International Culture Lab and Coney Island USA (CIUSA) are soliciting butoh performers and other dancers, performance artists, actors, musicians, visual artists, etc. (incl. art-, music- & dance therapists) to join our ensemble in devising an immersive theatre production exploring the ways in which art can lead to liberation from conventions and mental/behavioral oppression.
Set in a brothel, Jean Genet's play The Balcony explores themes related to power, identity, and illusion... functioning as a metaphor for the theatrical nature of politics and the masks people wear in society. Characters assume various roles and personas, blurring the lines between reality and fantasy.
Artist as "escort." (Audience as patrons, consumers, voyeurs, speculators on art$value...)
The nature of this "art brothel" will be defined through ensemble workshops. Visual artists in collaboration with performers will fabricate installation/performance/ritual sites throughout the entire CIUSA facility (sideshow stage, Freak Bar, museum, Annex), including the interior and exterior passageways between these sites.
Artists/performers will escort the audience -- individually and collectively -- through an immersive theatre experience. Exit through the Gift Shop of Solicitations.

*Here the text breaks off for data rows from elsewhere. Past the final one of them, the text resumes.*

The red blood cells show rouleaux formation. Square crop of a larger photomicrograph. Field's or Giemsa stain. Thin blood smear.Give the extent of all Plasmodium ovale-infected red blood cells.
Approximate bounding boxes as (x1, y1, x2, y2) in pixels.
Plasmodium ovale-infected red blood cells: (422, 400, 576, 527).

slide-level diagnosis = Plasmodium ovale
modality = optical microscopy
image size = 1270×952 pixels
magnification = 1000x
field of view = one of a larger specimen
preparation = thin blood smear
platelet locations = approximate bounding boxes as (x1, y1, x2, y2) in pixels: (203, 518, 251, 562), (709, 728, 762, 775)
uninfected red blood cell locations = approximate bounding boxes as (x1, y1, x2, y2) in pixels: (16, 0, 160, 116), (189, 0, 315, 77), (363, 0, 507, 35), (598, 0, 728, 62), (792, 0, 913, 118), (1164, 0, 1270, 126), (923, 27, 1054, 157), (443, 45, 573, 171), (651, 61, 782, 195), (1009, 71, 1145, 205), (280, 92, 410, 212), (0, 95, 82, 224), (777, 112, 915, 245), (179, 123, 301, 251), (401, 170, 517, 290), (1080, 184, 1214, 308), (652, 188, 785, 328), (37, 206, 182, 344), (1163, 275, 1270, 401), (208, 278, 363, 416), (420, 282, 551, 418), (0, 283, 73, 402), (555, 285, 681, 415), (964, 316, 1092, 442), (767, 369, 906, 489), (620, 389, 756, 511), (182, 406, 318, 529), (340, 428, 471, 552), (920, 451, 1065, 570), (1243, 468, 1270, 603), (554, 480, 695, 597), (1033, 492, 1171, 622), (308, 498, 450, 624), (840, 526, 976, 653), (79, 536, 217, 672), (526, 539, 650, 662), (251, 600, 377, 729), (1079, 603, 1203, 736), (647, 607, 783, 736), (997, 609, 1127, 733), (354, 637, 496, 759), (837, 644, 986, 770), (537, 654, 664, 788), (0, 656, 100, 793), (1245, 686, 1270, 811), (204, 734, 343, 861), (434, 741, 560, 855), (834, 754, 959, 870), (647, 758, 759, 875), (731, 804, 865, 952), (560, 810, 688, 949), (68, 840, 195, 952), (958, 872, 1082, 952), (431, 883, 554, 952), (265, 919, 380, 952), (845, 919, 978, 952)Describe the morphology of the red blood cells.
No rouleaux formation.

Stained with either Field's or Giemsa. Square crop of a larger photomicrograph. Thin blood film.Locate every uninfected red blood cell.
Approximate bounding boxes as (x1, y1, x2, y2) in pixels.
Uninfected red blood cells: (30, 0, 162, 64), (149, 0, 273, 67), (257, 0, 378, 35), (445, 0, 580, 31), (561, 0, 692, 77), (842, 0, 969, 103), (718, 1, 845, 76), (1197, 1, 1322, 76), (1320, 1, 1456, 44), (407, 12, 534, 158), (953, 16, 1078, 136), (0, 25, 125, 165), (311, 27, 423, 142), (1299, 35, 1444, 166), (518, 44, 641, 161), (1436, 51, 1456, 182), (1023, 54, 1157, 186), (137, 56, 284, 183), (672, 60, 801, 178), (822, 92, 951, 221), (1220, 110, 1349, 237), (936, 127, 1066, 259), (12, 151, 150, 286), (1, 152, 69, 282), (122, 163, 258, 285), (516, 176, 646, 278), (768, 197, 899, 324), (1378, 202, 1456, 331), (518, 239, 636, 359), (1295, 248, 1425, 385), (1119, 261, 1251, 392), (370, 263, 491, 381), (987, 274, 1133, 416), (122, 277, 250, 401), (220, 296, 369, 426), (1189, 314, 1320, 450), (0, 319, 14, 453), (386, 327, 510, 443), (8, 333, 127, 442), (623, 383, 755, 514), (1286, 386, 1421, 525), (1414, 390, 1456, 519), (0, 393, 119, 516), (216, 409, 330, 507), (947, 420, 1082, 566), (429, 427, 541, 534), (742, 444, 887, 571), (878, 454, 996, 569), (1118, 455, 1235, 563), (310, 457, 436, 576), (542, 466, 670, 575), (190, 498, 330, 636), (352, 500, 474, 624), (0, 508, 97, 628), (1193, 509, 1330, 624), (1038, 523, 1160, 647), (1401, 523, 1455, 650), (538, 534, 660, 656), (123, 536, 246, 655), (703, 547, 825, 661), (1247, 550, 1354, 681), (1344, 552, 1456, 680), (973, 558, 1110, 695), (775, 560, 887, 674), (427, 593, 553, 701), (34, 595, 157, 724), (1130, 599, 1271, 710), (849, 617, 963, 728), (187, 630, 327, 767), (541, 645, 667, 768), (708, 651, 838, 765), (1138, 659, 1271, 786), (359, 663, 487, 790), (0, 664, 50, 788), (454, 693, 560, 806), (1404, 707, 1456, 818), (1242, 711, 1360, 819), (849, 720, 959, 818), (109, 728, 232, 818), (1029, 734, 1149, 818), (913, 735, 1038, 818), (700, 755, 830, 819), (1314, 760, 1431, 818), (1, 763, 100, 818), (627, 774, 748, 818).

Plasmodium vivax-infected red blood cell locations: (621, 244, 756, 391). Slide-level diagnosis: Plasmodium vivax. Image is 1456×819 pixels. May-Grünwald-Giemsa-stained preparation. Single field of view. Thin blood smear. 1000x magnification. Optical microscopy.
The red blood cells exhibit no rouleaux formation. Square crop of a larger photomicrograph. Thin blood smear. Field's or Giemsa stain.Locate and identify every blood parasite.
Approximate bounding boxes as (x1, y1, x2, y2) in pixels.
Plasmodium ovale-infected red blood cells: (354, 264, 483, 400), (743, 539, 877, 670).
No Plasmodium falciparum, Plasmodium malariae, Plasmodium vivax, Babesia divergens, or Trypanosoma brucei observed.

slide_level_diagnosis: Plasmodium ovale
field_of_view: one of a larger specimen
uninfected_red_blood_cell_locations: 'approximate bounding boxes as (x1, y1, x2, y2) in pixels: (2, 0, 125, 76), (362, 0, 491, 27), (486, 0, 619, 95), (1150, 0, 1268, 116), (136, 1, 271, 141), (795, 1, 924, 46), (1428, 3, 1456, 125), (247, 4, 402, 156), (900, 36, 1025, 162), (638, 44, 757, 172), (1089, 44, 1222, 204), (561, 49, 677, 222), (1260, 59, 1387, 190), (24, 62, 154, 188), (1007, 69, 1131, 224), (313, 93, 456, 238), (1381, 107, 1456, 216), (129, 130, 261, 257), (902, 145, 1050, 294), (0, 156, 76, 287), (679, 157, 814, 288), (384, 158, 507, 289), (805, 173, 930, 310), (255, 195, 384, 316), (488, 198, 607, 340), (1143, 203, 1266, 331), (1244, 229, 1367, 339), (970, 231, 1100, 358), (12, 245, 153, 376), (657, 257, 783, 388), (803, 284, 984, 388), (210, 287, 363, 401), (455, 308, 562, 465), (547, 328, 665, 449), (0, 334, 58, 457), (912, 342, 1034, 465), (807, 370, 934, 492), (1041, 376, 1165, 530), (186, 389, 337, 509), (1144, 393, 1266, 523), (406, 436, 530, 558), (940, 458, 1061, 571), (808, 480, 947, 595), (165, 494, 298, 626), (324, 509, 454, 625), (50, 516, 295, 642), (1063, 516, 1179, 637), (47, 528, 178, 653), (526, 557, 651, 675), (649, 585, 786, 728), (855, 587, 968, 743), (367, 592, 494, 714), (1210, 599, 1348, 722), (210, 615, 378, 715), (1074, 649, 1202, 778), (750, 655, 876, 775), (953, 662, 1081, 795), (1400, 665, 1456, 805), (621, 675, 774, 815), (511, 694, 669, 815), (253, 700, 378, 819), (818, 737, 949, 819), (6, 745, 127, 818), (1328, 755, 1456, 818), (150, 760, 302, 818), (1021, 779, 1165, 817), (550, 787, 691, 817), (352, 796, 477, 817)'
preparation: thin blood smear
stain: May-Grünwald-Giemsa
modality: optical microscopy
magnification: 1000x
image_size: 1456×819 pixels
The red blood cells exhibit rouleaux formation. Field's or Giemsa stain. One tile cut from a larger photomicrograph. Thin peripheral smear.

To inspire an ethical approach to art making, artists will choose their materials from available upcycled stock, as well as scheduled trips to Materials for the Arts.
If this collaboration is of interest, please send a short cover letter -- with links to previous work -- explaining why The Balcony Project speaks to you to info@intlculturelab.org, Subject: THE BALCONY
Application due date: December 15
You will be notified by December 22
Ensemble collaboration begin (via live workshops and zoom): January 2
Production dates: Fri-Sun, March 15, 16, & 17, 2024
For questions: info@intlculturelab.org / Subject: THE BALCONY
THE HISTORY OF CONEY ISLAND RITUAL CABARET, now in its seventh year, is informed by dancer/choreographer Tatsumi Hijikata who co-originated butoh in 1960s Japan in an effort to defy and subvert authority, including conventional notions of dance, thereby seeking transformation -- on the personal, societal and human level. Hijikata embraced the zeitgeist of Tokyo's underground and the Europe-influenced avant-garde arts scene comprised of neo-Dadaism, Fluxus, German Expressionism, Surrealism, and Existentialism. During the day, he trained his dancers by inventing body rituals towards a revolutionary dance form. At night the group then experimented with bringing their exploration into the competitive marketplace of cabaret/burlesque. Inspired by this historical reference, in 2016 ICL founded a butoh-, theatre- and performing-arts festival at Coney Island USA. After three years of directing ensemble workshops and performances for the Festival, Mexico-based Diego Piñón (of Body Ritual Movement) coined the term Ritual Cabaret for work that sought to marry ritualistic physical theater with cabaret, burlesque and sideshow on the CIUSA stage.